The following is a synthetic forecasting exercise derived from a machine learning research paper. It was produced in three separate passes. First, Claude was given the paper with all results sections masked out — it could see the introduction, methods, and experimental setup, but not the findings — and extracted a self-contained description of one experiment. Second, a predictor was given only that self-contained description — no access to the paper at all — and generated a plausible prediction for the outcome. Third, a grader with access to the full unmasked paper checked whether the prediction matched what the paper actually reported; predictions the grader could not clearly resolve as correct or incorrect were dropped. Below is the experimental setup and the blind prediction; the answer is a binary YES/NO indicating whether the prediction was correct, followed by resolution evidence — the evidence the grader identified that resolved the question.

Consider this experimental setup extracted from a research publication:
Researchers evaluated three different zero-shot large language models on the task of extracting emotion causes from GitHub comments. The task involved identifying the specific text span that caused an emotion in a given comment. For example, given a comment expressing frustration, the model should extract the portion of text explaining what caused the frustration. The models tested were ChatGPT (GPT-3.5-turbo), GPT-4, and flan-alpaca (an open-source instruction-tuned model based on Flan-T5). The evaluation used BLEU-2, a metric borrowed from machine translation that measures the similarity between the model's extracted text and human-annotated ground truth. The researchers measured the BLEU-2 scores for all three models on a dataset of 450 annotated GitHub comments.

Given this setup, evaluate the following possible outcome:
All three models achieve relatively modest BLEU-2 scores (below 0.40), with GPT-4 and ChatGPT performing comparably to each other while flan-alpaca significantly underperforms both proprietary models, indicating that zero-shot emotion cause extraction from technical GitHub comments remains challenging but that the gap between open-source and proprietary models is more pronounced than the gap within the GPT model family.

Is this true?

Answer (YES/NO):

+ + + +

After checking the entries, state how many lines contain "this", and write nothing but the number.

3